» **PROBLEM STATEMENT**
Exactly as they appear, copy the lines of the listing from the one containing "How much spatial" through the final line, both included, and nothing else.

○ ○ ○

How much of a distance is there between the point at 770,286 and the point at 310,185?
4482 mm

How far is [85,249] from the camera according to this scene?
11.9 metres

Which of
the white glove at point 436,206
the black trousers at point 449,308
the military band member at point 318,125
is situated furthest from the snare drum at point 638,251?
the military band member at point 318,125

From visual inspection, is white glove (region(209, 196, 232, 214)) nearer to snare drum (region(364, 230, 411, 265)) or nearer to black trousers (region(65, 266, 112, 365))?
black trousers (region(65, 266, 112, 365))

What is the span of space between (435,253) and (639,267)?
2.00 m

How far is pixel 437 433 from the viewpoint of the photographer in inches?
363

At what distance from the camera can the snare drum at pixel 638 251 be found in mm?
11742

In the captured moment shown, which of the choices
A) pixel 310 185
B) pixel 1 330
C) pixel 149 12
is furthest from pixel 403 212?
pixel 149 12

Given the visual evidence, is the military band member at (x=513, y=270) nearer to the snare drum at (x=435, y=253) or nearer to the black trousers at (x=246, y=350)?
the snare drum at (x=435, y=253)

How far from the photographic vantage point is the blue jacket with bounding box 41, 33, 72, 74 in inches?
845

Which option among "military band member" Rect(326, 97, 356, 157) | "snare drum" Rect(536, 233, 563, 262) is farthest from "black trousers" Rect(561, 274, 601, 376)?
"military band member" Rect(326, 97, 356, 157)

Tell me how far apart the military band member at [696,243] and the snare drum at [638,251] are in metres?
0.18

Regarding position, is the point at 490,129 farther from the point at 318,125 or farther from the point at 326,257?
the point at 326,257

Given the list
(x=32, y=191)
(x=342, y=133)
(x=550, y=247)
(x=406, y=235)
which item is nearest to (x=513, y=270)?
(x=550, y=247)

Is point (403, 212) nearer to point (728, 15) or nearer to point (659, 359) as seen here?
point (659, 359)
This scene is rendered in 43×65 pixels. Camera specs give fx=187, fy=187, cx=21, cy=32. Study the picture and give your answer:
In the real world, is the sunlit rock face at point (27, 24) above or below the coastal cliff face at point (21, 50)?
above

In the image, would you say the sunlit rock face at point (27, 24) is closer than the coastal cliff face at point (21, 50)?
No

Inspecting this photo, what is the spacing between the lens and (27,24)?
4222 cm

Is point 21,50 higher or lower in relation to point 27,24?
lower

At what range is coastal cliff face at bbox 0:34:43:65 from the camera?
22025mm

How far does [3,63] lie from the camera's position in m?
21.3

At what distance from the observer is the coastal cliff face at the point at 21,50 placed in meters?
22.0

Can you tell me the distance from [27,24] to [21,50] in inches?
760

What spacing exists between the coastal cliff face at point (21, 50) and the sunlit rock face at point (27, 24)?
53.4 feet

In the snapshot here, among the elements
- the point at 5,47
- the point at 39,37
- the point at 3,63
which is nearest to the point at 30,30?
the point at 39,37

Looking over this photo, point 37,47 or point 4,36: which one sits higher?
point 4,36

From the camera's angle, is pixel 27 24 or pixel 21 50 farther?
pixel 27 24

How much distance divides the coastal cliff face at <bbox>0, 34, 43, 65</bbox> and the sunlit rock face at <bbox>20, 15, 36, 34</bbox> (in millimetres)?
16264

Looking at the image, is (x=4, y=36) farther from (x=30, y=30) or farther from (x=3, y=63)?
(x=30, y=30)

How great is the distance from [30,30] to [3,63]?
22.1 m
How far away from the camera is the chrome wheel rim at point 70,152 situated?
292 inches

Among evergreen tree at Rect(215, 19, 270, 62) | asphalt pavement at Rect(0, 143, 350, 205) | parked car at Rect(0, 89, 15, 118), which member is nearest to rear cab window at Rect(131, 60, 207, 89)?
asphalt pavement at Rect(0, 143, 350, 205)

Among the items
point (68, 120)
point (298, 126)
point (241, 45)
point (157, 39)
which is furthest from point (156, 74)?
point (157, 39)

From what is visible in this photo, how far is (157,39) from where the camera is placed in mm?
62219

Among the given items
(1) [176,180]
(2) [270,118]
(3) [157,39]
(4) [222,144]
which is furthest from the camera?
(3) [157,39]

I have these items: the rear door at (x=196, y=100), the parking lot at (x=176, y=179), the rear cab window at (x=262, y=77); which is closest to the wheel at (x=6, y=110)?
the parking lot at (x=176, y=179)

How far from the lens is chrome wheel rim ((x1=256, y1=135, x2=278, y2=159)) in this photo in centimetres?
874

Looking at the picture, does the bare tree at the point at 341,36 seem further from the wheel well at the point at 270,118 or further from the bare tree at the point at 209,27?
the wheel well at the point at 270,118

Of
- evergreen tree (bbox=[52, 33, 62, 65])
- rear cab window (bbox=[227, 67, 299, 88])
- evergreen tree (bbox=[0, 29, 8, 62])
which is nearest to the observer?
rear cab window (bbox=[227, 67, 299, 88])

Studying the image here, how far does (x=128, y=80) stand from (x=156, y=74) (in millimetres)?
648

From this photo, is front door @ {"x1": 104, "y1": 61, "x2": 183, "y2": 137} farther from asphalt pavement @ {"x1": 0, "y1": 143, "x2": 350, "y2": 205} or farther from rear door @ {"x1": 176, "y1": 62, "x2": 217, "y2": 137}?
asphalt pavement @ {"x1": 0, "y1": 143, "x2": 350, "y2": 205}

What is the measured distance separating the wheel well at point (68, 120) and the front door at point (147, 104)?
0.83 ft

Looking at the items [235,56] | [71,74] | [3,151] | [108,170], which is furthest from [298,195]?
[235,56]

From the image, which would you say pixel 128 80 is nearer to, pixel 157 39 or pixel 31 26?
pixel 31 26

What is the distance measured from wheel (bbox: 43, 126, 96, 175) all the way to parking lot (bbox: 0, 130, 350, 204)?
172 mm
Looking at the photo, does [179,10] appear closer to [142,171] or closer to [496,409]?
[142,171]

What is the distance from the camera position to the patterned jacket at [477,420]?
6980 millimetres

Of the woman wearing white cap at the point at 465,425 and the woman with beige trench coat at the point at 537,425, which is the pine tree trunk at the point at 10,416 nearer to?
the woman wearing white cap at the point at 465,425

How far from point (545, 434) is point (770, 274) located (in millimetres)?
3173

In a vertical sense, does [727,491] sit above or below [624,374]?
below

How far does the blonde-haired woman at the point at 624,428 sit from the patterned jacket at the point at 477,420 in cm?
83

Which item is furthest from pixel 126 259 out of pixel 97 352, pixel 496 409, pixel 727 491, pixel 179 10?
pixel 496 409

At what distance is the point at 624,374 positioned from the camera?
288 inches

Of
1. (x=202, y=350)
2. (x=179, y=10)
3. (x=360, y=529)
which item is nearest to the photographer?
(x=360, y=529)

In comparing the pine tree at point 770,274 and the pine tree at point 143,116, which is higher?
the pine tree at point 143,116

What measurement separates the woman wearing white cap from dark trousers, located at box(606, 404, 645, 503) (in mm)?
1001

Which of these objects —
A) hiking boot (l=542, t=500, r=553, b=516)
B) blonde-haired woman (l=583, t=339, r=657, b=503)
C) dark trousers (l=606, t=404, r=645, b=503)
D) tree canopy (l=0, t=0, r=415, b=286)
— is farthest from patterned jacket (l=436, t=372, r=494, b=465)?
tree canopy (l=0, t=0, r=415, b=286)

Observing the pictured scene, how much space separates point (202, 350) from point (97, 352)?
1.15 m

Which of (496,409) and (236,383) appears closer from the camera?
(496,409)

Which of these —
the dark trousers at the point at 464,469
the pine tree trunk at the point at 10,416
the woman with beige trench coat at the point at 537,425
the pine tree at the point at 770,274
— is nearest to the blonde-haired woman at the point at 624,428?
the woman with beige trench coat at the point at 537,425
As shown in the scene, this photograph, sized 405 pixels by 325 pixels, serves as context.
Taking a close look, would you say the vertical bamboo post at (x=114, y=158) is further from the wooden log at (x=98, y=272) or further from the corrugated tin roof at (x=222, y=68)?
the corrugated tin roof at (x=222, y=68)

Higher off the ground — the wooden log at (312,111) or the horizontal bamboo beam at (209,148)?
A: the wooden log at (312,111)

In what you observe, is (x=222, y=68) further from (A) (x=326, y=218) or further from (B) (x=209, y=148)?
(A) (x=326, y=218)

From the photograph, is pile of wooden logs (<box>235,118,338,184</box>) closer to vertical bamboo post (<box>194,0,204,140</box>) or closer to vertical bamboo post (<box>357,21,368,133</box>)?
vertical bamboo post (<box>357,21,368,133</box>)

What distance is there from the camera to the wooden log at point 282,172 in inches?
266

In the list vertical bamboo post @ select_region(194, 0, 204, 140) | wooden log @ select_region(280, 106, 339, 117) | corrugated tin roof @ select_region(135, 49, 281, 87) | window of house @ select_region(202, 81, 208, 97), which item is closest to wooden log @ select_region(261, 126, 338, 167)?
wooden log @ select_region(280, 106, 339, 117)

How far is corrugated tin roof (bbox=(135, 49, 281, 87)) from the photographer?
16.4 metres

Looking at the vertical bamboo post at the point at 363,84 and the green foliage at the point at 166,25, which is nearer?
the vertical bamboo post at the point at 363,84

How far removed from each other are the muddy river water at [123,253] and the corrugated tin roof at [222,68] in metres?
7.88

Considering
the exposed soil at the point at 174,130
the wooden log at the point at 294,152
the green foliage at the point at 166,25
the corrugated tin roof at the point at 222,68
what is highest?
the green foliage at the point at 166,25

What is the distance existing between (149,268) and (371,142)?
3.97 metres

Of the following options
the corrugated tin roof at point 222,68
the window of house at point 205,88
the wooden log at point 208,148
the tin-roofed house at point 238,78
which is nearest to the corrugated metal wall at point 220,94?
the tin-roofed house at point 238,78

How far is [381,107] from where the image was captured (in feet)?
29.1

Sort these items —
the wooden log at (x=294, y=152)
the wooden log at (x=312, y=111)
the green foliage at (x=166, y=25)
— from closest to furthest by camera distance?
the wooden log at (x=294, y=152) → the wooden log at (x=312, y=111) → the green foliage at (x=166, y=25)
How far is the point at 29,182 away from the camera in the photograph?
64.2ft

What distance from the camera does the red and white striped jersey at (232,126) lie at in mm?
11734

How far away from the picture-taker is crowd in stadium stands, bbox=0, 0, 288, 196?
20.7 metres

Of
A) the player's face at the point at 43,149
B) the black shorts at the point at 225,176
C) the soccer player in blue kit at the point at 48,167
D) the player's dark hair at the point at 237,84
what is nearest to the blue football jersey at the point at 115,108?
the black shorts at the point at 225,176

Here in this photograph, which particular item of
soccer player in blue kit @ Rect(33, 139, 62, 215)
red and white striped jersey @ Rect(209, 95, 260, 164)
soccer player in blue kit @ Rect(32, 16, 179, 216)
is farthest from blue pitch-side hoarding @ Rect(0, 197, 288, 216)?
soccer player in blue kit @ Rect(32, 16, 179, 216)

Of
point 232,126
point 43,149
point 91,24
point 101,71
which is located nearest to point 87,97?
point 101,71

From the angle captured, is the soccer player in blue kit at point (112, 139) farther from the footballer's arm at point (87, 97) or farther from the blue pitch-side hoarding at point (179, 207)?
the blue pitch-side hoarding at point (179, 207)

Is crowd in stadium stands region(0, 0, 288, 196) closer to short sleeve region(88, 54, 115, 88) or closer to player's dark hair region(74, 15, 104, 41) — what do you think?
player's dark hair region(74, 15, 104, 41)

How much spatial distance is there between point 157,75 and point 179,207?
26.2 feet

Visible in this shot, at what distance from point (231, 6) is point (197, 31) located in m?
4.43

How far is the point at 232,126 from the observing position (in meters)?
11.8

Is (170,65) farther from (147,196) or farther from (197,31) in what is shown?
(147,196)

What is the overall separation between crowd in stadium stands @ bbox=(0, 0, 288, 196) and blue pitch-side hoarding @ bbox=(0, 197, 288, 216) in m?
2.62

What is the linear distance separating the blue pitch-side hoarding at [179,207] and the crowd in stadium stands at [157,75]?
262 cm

○ ○ ○

» **SOLUTION TO THE PROBLEM**
How much spatial distance is there between point 157,75 and point 179,207?
26.2 feet

Visible in this shot, at what distance from point (231, 6) is point (197, 31) located in m?
4.43

How far is the point at 232,126 from the observing position (in meters)?
11.8

Is (170,65) farther from (147,196) or farther from (197,31) in what is shown?
(147,196)

What is the overall separation between crowd in stadium stands @ bbox=(0, 0, 288, 196) and blue pitch-side hoarding @ bbox=(0, 197, 288, 216) in m?
2.62

What is the linear distance separating the blue pitch-side hoarding at [179,207] and the crowd in stadium stands at [157,75]?
262 cm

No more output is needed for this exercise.